Cancer canalaire in situ du sein : on ne peut sans doute pas faire l’impasse sur la radiothérapie

Devant un cancer canalaire in situ (CCIS) du sein, le thérapeute doit trouver le juste milieu entre la prévention absolue des récidives et le traitement par excès entraînant des effets secondaires regrettables. Il serait intéressant de définir un groupe à risque faible dans lequel la radiothérapie (RT) pourrait être évitée, ou un groupe où la mastectomie suivie de reconstruction sans rayons donnerait des résultats supérieurs à ceux de la chirurgie conservatrice du sein. Les auteurs suédois et anglais ont suivi 1 046 femmes pendant plus de 8 ans après que leur CCIS, sans atteinte ganglionnaire, a été traité, entre 1987 et 1999, à la suite d’un tirage au sort, par résection sectorielle seule (groupe 1), ou complétée par RT à la dose de 50 à 54 Gy (groupe 2).

Le groupe 1 a inclus 526 femmes et le groupe 2, 520. L’analyse a été faite en intention de traiter  (donc sans tenir comte des 46 patientes soumises au traitement opposé à celui prévu dans leur groupe). Près d’un quart des malades avaient moins de 50 ans, et 8 % étaient porteuses de lésions multifocales.

Au total, 64 récidives ont été observées en cas de radiothérapie de complément contre 141 dans le groupe résection seule, la RT réduisant donc le risque de récidive de 16 % à 10 ans, avec un risque relatif multiplié par 0,4. En revanche, la RT n’a pas empêché que la récidive se fît sous une forme infiltrante ou métastatique.

L’effet protecteur de la RT est apparu augmenter avec l’âge (le risque relatif passant de 0,73 avant 50 ans à 0,27 après 65 ans).

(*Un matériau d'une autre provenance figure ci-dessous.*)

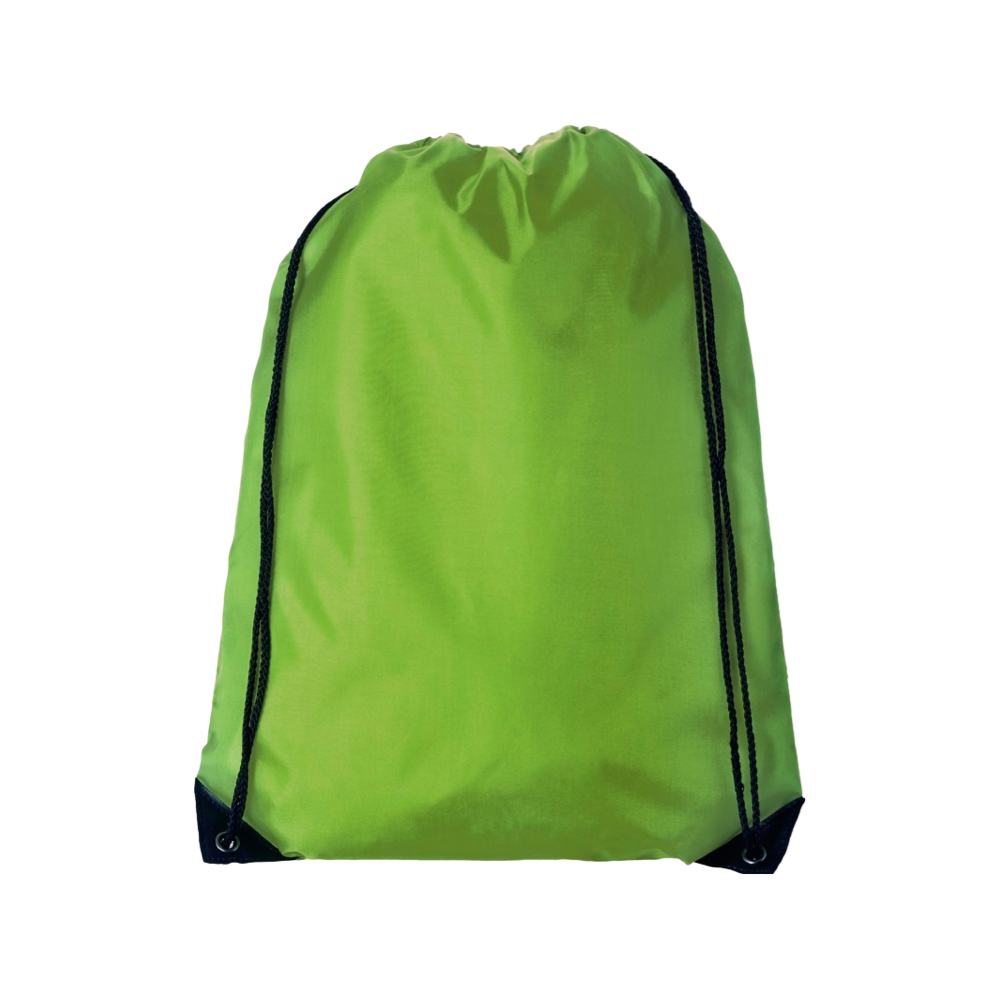 Oriole premium drawstring backpack 5L lime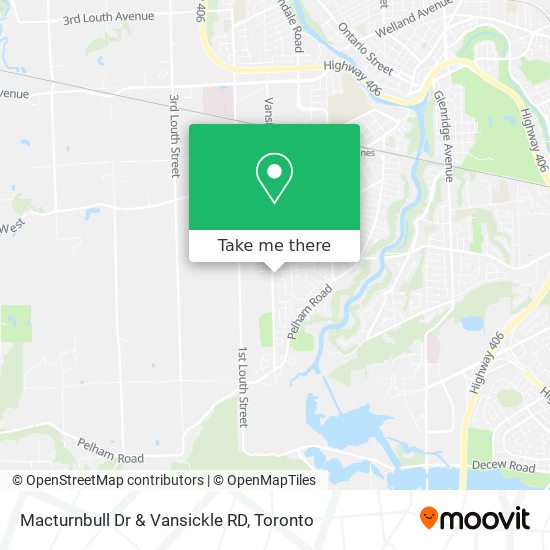 Macturnbull Dr & Vansickle RD map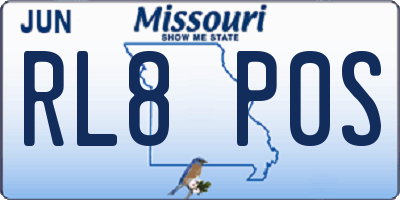 MO license plate RL8P0S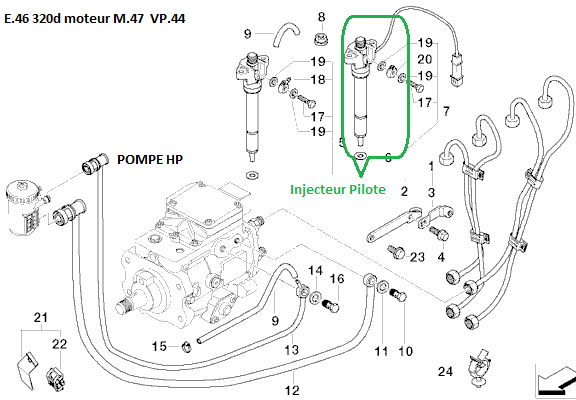 pompe - [ BMW E46 320D m47 an 2000 ] Problème de ralenti instable / Trous d'acceleration - Page 2 13_e4610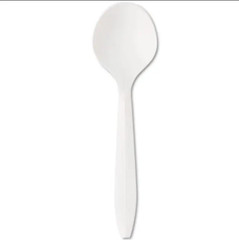 Polypropylene Soup Spoon 1000 Count Sturdy Durable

En revanche, toutes les tentatives pour définir un sous-groupe à bas risque qui pourrait être exempté de RT (tumeur < 1 cm, unifocale, excision histologiquement complète, découverte à l’occasion d’un dépistage) n’ont pas été concluantes, et, même dans les sous-groupes réputés de bon pronostic, la RT réduit de 10 % au moins le risque de récidives.

Au total, si la radiothérapie a un effet protecteur moindre chez la femme jeune que chez son aînée, il n’a pas été possible dans cette étude de définir un sous-groupe dans lequel on puisse avec sûreté faire l’impasse sur ce traitement complémentaire après chirurgie conservatrice du cancer canalaire in situ.

Dr Jean-Fred Warlin

Référence
Holmberg L et coll. : Absolute risk reductions for local recurrence after postoperative radiotherapy after sector resection for ductal carcinoma in situ of the breast. J Clin Oncol., 2008 ; 26 : 1247-52.